Trout amandine was supplanted to some degree by trout with pecans in the 1980s. (It made sense: pecans grow all around New Orleans, but almonds don’t.) But it’s still a very popular dish, especially in the more traditional restaurants like Galatoire’s and Antoine’s. And a very good one. Not just with trout, but any soft, white fish: pompano, flounder, sheepshead, drum, redfish, true sea bass (not Chilean), and sole.
- 1 cup flour
- 1 tsp. salt-free Creole seasoning
- 1 tsp. salt
- 4 fillets speckled trout, about 6 oz. each
- 1 1/2 sticks butter
- 2 Tbs. lemon juice, strained
- 1 Tbs. Worcestershire sauce
- 1 tsp. red wine vinegar
- 1 cup slivered almonds
- Lemon wedges and fresh parsley or snipped green onions for garnish.
Preheat the oven with a shallow pan in it to 250 degeees.
1. With a fork, stir the Creole seasoning and salt into the flour. Rinse the fish fillets, pat then with a paper towel (but don’t dry completely). Dredge through the seasoned flour. Shake off the excess flour.
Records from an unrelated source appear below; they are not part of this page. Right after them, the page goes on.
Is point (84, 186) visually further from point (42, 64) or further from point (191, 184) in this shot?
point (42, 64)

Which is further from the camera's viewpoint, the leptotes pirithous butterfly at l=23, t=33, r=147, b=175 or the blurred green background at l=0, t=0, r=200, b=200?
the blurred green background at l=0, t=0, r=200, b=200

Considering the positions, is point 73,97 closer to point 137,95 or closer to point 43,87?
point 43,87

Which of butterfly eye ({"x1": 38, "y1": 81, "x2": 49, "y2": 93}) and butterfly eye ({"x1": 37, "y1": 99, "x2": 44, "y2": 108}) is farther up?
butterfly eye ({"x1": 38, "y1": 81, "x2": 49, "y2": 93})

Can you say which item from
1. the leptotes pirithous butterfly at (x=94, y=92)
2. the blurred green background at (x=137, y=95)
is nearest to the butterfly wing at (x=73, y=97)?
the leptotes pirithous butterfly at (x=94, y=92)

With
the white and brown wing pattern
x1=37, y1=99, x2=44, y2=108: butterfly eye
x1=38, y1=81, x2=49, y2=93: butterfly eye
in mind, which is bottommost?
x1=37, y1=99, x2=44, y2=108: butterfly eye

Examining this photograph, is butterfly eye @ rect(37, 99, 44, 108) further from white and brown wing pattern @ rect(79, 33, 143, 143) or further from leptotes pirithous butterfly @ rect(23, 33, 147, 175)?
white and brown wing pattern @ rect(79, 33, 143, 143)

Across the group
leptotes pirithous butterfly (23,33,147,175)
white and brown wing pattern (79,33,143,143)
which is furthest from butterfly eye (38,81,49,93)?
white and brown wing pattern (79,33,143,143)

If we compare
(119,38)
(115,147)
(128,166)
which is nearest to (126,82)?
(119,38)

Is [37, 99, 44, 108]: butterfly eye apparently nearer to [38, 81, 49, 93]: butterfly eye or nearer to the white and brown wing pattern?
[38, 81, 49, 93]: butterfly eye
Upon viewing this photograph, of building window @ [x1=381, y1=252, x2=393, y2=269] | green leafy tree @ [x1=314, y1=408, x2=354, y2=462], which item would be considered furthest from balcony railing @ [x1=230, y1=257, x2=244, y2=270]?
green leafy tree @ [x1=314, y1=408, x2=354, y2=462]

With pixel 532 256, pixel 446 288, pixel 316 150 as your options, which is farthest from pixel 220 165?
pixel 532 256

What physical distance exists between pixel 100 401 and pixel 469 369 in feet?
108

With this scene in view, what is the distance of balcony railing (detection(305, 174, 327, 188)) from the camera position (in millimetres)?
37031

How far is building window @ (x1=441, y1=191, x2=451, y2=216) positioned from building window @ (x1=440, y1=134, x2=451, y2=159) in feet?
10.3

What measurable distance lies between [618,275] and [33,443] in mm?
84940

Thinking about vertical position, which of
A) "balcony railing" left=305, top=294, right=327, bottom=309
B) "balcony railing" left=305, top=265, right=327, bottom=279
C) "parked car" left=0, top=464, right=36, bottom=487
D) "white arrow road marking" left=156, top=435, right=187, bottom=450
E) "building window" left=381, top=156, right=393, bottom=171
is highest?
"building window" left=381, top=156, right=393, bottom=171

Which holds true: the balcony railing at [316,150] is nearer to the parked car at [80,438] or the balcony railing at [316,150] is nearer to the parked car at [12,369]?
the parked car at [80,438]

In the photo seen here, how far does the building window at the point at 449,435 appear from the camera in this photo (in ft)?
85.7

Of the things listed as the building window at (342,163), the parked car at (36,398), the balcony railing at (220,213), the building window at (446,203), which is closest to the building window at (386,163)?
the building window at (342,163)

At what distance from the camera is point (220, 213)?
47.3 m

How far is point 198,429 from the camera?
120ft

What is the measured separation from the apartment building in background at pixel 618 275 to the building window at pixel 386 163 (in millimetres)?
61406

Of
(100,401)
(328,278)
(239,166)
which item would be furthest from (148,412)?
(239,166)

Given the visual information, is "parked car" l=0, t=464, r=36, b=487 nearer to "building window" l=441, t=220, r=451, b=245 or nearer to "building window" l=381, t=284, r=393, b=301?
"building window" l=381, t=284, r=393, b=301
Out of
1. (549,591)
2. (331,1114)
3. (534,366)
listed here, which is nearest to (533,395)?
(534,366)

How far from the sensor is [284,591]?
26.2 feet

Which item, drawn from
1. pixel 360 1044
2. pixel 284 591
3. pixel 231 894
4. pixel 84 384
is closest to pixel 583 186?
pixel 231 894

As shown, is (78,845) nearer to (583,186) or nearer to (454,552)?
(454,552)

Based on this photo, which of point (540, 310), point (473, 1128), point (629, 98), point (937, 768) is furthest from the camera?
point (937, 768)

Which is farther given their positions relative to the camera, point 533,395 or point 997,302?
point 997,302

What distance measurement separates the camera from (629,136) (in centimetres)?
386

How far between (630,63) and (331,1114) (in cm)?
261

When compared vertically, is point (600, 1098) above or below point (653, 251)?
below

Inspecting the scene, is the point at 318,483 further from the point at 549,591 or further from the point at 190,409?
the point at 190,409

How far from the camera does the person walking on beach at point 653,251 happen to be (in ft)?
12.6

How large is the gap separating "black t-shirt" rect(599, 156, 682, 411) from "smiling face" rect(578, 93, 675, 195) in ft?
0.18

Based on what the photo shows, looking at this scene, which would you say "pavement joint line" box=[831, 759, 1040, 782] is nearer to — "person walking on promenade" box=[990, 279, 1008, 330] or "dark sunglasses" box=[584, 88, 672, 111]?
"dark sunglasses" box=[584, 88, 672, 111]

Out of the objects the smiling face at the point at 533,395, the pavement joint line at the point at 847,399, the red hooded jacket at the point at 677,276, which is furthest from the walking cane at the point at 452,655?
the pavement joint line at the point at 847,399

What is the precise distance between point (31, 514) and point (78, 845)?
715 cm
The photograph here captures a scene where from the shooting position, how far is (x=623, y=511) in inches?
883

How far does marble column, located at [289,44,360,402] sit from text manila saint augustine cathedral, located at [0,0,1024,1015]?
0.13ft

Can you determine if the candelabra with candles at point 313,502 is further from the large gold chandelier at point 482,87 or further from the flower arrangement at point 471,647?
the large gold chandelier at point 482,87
2. 6 Tbs. (3/4 of a stick) of the the butter in a large skillet over medium-high heat. When it begins to bubble, saute the fish fillets about three minutes on each side, or until golden brown. Move the fish to a pan in the oven at 250 degrees to stay warm while finishing the sauce.
3. Add the remaining butter to the pan, along with the lemon juice, Worcestershire, and vinegar. Whisk the pan ingredients to blend, and bring to bubbling again.
4. Add the almonds and lower the heat a little. Cook until the almonds just begin to turn a little brown at the edges. Spoon the sauce and the almonds over each trout fillet. Garnish with lemon wedges, parsley, and/or snipped green onion.